Opposition Ready To Govern, Says Ex-PM Gyurcsány

  • 14 Feb 2022 6:49 AM
  • Hungary Matters
Opposition Ready To Govern, Says Ex-PM Gyurcsány
Hungary’s opposition parties are prepared to govern and Péter Marki-Zay is prepared to serve as prime minister, Ferenc Gyurcsány, head of the leftist Democratic Coalition (DK), said in a keynote speech on Friday evening.

Gyurcsány said that while the opposition parties had been rivals before, they had joined forces and their leaders were “consulting with each other every other day” because they all wanted a “European, democratic and civil Hungary”.

“This opposition is fated to challenge the regime of [Prime Minister] Viktor Orbán,” Gyurcsány said. “The government’s fate in the elections will be decided based on whether or not the people want the prime minister and his world of power and culture to remain in place.”

Gyurcsány said that if the opposition won the election on April 3, it will vote in parliament for Márki-Zay, the opposition’s joint prime ministerial candidate, to be appointed to head the new government. “That’s how it should be because that was what the opposition voters decided,” he said.

Supporting a prime ministerial candidate means supporting a set of shared political ideas, Gyurcsány said, adding that those ideas were “significantly more important” than any other detail because “it is about our homeland”.

Gyurcsány said he believed it was natural that many people were “fed up” with the government after it had been in power for 12 years. “An average marriage in Hungary lasts 14 years, so after 12 years why wouldn’t a large part of the country be fed up with a government that it never wanted even for a minute?” he said.

Gyurcsány said the government was “tired” and “dissolute”, lacking in fresh ideas and incapable of observing its own rules and principles. He said the “world of Orbán” was “not actually brave, merely very vocal”.

“The Orbán government isn’t strong, but harsh, and isn’t Christian,” Gyurcsány said. “It must be made clear that we’re dealing with pagan barbarians here who try to wrap themselves in the holy causes of Christianity to try to make people forget all the nasty things they do.”

Gyurcsány said the biggest difference between the government and the opposition was in their approach where they saw Hungary’s place in the world. “Is our point of reference Moscow and Ankara or Berlin and Paris?”

Other key questions, he said, were whether power should be held by the people or the government and whether the state and the current government were “thieves”.

Europe’s main political wings and the Hungarian opposition agree on these issues, he said. “And the idea that people shouldn’t be living in a Hungary that’s been left behind alongside a small wealthy class is a left-wing one,” he added.

Gyurcsány said the opposition needed to give people the chance to “dare to be free” and to see freedom not as a threat but as an opportunity. The opposition wants the “fair regulation and restrictions of freedom” to lead to a fair distribution of opportunities for the people, he said.

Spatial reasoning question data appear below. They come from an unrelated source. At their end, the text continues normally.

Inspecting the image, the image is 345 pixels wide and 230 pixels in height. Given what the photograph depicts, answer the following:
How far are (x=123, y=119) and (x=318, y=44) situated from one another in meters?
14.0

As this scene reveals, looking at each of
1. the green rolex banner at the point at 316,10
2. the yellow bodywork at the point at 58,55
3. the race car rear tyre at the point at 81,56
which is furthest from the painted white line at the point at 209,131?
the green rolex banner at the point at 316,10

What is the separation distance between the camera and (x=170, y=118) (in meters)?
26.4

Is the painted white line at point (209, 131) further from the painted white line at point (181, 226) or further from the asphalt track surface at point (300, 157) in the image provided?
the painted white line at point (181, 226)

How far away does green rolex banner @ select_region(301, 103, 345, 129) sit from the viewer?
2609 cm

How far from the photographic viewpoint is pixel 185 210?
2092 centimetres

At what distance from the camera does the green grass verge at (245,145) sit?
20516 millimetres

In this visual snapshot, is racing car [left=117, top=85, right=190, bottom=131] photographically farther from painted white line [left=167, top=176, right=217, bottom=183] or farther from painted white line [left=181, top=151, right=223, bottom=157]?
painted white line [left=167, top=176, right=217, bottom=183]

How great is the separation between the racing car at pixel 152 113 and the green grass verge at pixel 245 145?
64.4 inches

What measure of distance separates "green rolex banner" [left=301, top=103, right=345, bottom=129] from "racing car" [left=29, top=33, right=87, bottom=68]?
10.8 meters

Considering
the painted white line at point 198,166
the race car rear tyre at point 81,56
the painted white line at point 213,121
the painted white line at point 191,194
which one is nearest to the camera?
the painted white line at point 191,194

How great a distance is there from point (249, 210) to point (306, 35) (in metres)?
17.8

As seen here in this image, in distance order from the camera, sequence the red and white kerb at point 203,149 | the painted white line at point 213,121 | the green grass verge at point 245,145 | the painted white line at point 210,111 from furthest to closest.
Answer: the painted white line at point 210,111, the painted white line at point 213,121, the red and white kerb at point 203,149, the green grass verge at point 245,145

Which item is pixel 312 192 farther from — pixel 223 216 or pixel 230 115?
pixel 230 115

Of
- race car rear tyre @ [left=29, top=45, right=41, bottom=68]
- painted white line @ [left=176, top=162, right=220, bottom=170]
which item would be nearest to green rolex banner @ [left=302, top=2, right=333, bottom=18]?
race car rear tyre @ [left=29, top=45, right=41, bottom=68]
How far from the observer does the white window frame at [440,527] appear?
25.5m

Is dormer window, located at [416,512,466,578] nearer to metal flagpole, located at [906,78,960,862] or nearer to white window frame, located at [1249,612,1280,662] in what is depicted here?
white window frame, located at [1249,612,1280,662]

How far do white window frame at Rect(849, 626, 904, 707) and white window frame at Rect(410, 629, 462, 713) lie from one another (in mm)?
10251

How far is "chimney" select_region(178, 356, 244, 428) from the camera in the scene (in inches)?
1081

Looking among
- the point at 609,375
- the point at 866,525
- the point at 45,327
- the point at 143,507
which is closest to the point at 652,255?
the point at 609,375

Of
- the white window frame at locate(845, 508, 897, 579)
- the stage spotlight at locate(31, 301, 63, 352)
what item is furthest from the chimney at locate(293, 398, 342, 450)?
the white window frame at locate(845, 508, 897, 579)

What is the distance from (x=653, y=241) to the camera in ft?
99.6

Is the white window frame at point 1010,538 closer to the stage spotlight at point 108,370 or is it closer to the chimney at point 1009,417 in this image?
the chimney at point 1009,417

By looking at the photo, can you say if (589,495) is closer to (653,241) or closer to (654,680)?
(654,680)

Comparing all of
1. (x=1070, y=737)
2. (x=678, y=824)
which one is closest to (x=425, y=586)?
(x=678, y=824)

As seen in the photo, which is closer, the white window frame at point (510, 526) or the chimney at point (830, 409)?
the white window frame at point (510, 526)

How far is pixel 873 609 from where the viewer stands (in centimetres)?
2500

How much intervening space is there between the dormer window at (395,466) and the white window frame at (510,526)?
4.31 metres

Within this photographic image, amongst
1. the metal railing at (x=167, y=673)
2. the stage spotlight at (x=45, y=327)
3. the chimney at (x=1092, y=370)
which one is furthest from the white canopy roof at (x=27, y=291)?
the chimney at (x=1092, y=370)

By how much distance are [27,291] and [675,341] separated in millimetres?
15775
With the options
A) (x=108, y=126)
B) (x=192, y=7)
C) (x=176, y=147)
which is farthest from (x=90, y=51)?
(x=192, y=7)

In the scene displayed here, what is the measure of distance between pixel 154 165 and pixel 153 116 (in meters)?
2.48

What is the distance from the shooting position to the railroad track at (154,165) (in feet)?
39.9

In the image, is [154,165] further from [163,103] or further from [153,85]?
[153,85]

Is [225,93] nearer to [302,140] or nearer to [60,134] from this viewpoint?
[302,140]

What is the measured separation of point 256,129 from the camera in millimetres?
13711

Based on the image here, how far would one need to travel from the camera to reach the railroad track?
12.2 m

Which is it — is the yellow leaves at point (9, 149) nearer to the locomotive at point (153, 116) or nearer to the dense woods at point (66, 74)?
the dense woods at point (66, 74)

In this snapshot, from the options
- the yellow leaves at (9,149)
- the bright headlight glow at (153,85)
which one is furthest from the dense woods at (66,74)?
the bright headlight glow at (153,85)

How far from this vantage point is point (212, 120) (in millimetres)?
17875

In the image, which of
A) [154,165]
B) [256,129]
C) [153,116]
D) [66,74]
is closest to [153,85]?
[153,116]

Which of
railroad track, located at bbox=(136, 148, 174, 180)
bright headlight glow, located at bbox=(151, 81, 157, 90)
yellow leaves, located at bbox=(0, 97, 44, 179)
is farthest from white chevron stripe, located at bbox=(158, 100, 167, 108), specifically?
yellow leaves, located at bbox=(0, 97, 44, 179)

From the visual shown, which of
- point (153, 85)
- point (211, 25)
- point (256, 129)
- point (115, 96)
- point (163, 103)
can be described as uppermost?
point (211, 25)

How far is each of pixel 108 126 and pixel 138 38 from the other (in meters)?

Outlining his vision of a possible future after the April 3 general election, Gyurcsány said the government and the opposition each had around 2.5 million supporters. “We have to learn to coexist because we have no other choice,” he said.

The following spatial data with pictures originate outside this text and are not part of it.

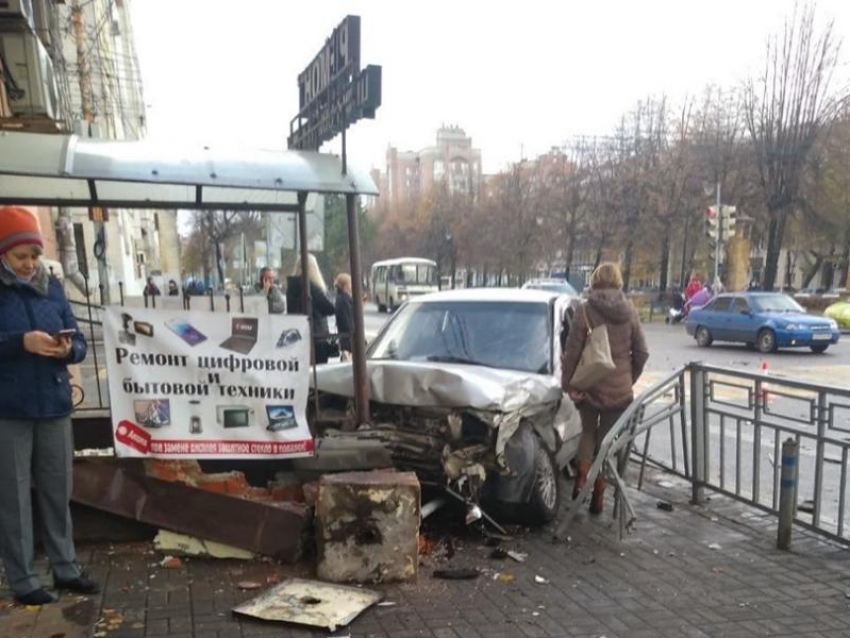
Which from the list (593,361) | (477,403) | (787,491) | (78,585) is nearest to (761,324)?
(787,491)

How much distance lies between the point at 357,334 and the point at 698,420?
2.92 metres

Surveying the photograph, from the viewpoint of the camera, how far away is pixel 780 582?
4.17m

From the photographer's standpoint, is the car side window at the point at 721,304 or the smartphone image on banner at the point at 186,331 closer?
the smartphone image on banner at the point at 186,331

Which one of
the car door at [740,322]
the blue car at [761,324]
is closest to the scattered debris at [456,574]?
the blue car at [761,324]

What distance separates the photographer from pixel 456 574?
13.8 ft

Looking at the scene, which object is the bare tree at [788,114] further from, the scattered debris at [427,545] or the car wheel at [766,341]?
the scattered debris at [427,545]

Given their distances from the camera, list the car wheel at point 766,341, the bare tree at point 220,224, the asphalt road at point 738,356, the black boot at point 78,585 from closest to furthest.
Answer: the black boot at point 78,585
the bare tree at point 220,224
the asphalt road at point 738,356
the car wheel at point 766,341

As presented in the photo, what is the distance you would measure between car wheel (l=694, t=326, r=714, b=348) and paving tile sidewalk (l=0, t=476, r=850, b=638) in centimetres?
1566

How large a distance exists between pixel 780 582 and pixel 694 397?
1748mm

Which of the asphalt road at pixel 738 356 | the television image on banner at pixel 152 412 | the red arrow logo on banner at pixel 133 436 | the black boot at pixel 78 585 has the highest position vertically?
the television image on banner at pixel 152 412

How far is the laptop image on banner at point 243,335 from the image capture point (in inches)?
180

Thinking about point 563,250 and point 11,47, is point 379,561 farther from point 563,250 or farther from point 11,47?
point 563,250

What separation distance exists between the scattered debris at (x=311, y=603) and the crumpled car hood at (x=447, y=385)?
139 centimetres

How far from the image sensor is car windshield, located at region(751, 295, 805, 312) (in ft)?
60.1
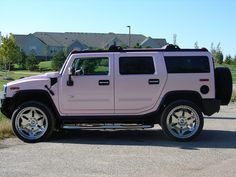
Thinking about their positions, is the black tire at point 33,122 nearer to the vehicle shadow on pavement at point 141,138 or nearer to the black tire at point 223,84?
the vehicle shadow on pavement at point 141,138

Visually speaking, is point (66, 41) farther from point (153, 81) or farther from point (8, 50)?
point (153, 81)

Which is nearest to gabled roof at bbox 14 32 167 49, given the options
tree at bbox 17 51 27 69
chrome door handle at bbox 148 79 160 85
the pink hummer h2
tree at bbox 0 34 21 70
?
tree at bbox 17 51 27 69

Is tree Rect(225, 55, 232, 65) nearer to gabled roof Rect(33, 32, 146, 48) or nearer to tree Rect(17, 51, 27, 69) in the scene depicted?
tree Rect(17, 51, 27, 69)

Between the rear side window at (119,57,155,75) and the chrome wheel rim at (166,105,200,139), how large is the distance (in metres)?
1.00

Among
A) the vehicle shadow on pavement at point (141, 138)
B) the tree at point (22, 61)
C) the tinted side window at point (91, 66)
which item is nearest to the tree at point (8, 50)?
the tree at point (22, 61)

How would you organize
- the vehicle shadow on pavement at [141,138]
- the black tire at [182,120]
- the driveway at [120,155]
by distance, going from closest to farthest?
1. the driveway at [120,155]
2. the vehicle shadow on pavement at [141,138]
3. the black tire at [182,120]

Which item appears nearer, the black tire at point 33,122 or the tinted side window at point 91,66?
the black tire at point 33,122

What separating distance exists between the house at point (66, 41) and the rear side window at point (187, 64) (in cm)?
9022

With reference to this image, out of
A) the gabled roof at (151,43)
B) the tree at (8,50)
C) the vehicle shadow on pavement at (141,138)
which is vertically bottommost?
the vehicle shadow on pavement at (141,138)

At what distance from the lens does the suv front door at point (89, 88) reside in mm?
9859

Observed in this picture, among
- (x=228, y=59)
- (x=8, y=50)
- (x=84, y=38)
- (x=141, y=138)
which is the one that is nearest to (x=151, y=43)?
(x=84, y=38)

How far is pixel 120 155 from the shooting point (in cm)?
838

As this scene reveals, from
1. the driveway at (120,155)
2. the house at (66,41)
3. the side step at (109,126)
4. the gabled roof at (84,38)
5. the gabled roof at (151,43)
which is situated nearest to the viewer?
the driveway at (120,155)

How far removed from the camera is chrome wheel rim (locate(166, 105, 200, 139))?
9.84 metres
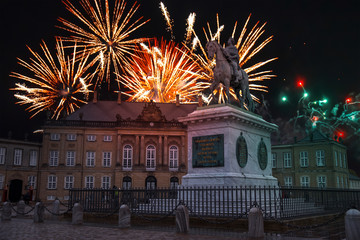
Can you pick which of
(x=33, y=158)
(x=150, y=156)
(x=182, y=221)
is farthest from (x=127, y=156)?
(x=182, y=221)

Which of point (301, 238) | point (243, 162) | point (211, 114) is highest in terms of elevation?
point (211, 114)

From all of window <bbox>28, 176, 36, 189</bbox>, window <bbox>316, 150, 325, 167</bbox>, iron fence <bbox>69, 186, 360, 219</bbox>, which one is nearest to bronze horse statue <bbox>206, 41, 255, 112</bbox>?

“Those in government must represent the homeland. The current government does not represent the homeland, only its own people while neglecting everyone else.”

Ruling Fidesz reacted by calling on Gyurcsány to apologise for scrapping the 13th month pension, the 13th month public employee salary and home creation subsidies when he was in power.

Gyurcsány should also apologise to employers and entrepreneurs “for the continuous tax increases” under his premiership, to workers for the record unemployment, for the hospital closures and for having pushed local councils into debt, Máté Kocsis, Fidesz’s parliamentary group leader, said in a video message.